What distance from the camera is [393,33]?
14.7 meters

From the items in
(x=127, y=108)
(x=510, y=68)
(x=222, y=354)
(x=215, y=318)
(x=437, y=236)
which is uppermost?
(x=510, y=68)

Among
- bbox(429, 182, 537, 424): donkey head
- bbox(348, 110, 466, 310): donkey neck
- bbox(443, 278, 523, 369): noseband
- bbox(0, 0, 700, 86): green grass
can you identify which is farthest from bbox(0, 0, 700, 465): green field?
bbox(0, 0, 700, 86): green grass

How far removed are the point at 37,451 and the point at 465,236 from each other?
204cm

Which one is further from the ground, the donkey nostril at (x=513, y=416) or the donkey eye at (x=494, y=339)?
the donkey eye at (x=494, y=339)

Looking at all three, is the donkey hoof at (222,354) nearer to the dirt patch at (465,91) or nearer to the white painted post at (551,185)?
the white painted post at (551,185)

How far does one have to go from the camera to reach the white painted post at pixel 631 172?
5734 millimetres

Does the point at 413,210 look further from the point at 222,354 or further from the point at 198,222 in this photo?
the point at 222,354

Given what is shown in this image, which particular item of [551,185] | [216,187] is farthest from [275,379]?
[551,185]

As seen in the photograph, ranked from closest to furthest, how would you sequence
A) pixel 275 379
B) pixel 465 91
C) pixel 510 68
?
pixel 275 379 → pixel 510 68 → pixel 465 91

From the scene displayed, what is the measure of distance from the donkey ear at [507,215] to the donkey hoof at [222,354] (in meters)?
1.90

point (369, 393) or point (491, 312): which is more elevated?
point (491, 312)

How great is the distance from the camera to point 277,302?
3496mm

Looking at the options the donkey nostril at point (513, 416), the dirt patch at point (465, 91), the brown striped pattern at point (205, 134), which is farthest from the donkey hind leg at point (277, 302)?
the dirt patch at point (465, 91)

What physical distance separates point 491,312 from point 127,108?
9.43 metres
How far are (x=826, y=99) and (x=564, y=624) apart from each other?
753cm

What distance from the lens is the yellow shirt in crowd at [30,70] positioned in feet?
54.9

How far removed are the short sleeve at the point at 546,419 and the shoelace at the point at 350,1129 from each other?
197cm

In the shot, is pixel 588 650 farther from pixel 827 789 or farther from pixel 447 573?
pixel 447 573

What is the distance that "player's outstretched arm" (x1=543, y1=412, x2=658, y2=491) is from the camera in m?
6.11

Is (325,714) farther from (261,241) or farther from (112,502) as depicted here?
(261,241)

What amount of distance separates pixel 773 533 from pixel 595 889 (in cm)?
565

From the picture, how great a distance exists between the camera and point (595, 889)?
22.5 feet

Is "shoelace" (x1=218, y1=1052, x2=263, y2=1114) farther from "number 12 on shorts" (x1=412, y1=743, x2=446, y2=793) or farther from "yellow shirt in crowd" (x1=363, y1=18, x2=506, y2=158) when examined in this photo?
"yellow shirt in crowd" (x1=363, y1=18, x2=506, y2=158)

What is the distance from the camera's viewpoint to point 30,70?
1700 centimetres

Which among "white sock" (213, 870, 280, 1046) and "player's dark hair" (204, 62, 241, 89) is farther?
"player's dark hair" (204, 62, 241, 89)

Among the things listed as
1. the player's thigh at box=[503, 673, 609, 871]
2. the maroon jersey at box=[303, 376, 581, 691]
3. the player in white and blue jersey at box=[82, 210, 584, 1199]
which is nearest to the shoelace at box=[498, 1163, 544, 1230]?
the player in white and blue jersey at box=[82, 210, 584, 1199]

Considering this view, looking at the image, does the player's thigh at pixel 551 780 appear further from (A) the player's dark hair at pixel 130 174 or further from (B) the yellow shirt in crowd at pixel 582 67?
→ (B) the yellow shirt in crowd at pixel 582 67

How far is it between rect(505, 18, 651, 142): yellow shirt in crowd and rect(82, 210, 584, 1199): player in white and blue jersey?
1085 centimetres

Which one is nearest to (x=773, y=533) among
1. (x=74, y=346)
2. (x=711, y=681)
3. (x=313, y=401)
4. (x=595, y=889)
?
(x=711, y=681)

==

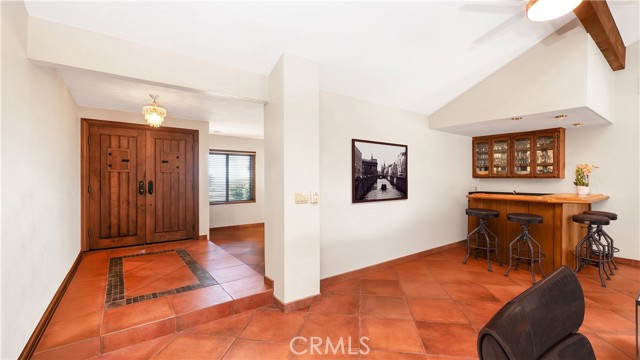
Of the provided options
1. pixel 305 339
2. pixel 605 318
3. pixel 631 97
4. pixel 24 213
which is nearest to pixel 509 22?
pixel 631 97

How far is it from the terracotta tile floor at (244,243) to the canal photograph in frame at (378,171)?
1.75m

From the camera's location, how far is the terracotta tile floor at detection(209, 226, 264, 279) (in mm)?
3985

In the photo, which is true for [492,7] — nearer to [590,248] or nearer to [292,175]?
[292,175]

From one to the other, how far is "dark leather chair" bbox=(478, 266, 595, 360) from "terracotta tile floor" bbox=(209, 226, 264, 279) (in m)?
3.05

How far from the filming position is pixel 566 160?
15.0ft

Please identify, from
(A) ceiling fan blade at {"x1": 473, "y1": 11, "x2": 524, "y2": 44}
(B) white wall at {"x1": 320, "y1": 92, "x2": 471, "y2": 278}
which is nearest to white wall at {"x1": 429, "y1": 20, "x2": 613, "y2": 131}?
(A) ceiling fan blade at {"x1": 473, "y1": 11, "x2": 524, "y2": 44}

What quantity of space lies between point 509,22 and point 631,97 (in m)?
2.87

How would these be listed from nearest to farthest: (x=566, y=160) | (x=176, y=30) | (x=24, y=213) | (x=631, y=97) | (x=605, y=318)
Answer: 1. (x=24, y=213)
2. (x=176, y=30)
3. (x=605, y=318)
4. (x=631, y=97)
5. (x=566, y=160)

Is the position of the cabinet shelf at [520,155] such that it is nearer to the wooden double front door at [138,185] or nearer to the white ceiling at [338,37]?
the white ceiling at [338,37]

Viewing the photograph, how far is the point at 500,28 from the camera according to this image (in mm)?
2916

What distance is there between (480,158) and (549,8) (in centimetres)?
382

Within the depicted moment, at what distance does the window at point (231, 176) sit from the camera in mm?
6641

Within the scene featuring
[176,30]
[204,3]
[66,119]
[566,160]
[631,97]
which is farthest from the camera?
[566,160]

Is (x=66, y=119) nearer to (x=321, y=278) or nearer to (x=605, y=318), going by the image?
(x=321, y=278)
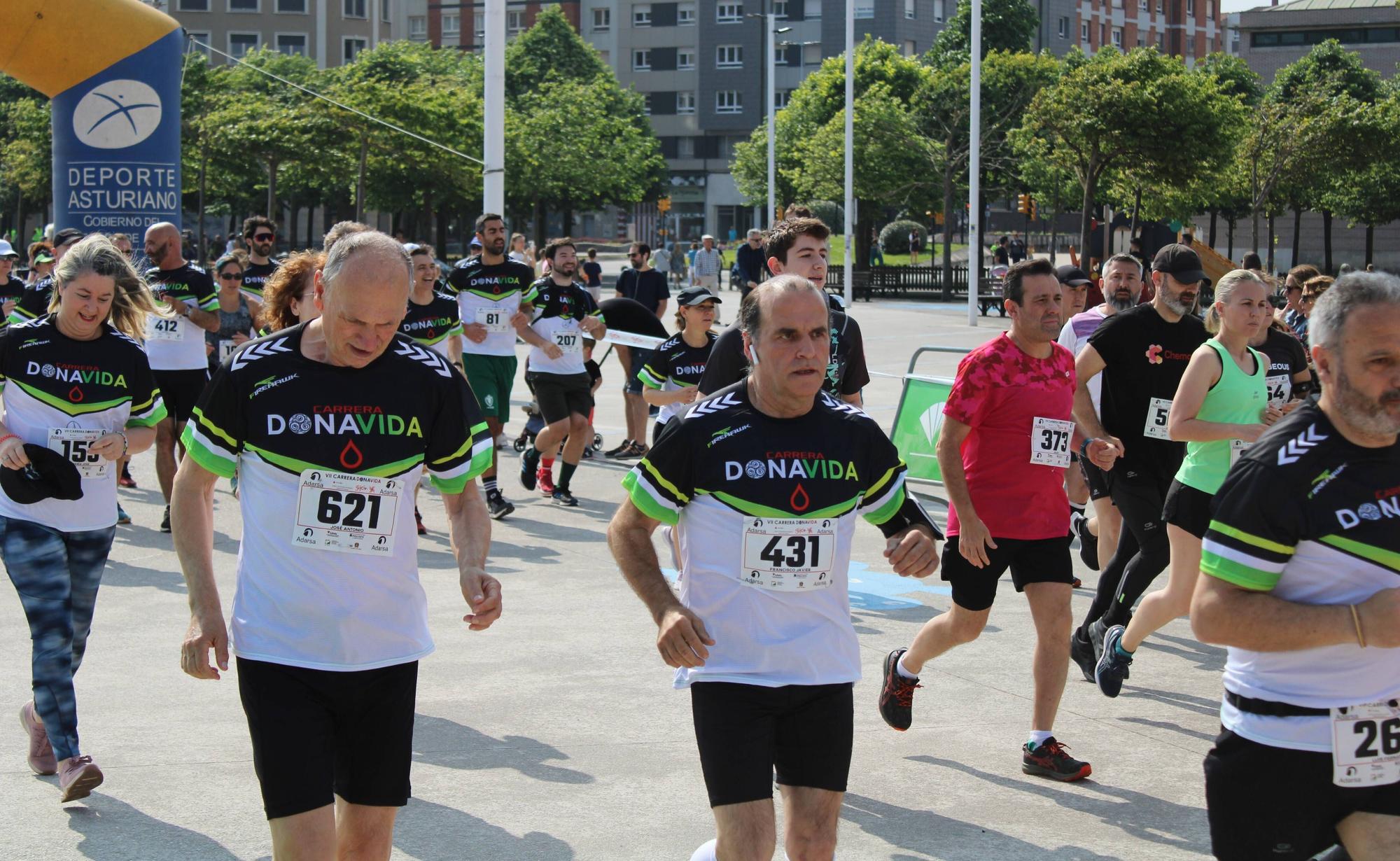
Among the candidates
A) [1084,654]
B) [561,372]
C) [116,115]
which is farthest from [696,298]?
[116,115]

--

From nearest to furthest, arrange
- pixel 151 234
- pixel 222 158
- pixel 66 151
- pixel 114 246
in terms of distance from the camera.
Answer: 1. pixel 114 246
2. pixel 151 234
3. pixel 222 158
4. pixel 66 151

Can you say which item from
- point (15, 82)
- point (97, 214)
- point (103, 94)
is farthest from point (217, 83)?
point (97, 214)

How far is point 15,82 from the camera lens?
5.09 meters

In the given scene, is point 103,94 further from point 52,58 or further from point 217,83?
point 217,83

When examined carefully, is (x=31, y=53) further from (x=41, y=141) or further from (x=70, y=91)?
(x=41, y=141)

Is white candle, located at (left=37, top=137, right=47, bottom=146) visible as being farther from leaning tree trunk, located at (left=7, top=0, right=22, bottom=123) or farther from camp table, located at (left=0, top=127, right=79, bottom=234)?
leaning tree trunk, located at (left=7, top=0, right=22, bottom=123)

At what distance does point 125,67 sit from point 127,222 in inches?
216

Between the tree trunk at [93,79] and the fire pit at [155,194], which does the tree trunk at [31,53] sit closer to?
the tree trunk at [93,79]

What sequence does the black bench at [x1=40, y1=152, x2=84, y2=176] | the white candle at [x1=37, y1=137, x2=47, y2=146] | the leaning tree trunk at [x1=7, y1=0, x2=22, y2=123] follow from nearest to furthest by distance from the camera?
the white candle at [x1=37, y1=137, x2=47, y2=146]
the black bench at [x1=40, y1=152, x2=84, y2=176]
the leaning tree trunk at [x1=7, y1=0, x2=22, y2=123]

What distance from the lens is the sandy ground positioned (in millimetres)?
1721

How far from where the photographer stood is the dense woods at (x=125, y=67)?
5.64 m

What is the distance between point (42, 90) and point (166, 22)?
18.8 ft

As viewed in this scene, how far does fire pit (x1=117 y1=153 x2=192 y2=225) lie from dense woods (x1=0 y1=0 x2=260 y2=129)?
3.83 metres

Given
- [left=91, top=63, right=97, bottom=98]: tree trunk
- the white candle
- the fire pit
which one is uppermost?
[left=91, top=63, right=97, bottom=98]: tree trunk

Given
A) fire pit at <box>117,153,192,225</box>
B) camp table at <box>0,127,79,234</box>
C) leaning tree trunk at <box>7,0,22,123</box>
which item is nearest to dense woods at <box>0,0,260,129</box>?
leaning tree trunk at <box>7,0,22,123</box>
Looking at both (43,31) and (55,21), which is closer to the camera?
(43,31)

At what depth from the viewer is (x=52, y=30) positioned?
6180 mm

# [Instructions for the task]
List each line from the three blocks above that contains the string "options". Case counts.

# [Complete response]
Looking at the options the donkey nostril at point (513, 416), the dirt patch at point (465, 91), the brown striped pattern at point (205, 134), which is farthest from the donkey hind leg at point (277, 302)?
Of the provided options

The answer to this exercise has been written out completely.